Especially since the emergence of Omicron, the number of cases hasn't really been a meaningful measure of COVID-19's spread, he said, but other information is definitive and objective.
"Deaths, hospitalizations — that's objective information, right? And that can also potentially be meaningful information, particularly, you know, imagine if you're an elderly person and you need to go to the grocery store and you're trying to decide whether you should wear a mask or not," he said.
"If you thought that really there haven't been that many people going to hospital or dying from COVID, maybe you would have a false sense of security and not wear your mask."
When the province is under a public health emergency, Kaposy noted, pandemic decisions are handed over to the provincial chief medical officer of health — for good reason.
"It's actually a pretty good law, because when you have an emergency you want the people with the relevant expertise to be making the decisions," he said.
But when the emergency is over — N.L.'s public health emergency was declared over in March 2022 — management of the pandemic goes back to the political leadership, he said.
"And what that means is there's no longer a firewall between … the experts and the politicians for making decisions about the pandemic," he said.
"So what this could mean is that … there's political motives, even if they're not acknowledged or even if they're not aware of these motives themselves to perhaps downplay the effect of the pandemic on the population."
I'm not going to interfere with how Public Health collect and report the data.
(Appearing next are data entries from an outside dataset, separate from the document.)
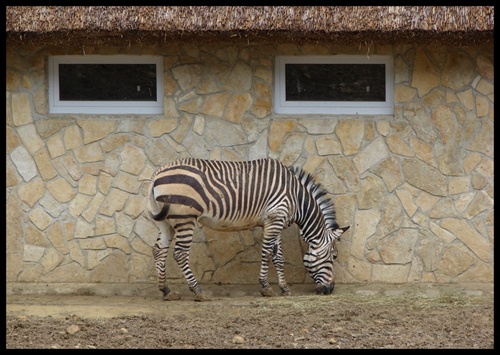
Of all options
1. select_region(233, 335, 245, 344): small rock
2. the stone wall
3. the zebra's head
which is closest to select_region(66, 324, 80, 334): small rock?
select_region(233, 335, 245, 344): small rock

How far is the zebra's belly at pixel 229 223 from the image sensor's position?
34.1ft

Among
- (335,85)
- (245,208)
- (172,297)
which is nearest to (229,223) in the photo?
(245,208)

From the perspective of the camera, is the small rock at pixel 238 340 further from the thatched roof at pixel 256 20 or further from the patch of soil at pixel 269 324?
the thatched roof at pixel 256 20

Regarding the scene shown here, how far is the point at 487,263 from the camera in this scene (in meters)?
10.9

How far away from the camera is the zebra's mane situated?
10695 millimetres

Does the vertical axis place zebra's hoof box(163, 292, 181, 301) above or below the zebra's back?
below

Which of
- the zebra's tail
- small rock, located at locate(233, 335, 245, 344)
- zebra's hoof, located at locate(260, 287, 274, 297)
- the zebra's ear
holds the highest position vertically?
the zebra's tail

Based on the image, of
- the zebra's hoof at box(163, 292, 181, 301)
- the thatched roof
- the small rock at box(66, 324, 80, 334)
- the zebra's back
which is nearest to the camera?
the small rock at box(66, 324, 80, 334)

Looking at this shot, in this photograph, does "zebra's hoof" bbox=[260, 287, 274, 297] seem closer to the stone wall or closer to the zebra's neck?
the stone wall

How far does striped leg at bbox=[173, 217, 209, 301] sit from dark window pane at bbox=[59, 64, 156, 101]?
170 centimetres

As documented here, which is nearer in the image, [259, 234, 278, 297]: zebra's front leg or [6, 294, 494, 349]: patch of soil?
[6, 294, 494, 349]: patch of soil

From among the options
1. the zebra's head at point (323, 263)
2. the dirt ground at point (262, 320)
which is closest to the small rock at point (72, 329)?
the dirt ground at point (262, 320)

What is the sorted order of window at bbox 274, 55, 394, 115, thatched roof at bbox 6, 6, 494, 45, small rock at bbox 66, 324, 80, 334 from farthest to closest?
1. window at bbox 274, 55, 394, 115
2. thatched roof at bbox 6, 6, 494, 45
3. small rock at bbox 66, 324, 80, 334

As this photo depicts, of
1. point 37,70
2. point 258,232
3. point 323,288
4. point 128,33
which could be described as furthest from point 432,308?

I think they've earned our trust, and I trust the work that they do.- Tom Osborne
Health Minister Tom Osborne repeatedly told CBC News that Public Health is responsible for COVID-19 information, including what's on the dashboard, and said the division has proven its ability to deal with COVID-19 reporting.
"This province is a leader in North America, really, in responding to COVID," he said. "We had amongst the lowest COVID-19 rates in North America and some of the highest vaccination rates."
Asked why the dashboard doesn't provide the same level of information provided in flu updates, Osborne said Fitzgerald is the best person to ask.
"We don't sign off on the statistics or the reporting," he said. "We have put a great deal of confidence in Dr. Fitzgerald, and rightfully so. I think she has been a world leader in terms of managing COVID and the pandemic in this province."
He said the government continues to follow Public Health's pandemic recommendations, including information.
"I'm not going to interfere with how Public Health collect and report the data," he said. "I think they've earned our trust, and I trust the work that they do."
He added he'd be willing to sit down with Public Health and review the dashboard, but he trusts their reporting — and he told CBC News that there's no desire on the government's part to downplay deaths.
"For some reason, you seem to think that the dashboard is politically motivated. I can assure you that it's not," he said. "It's a Public Health dashboard. The data is collected and reported by Public Health."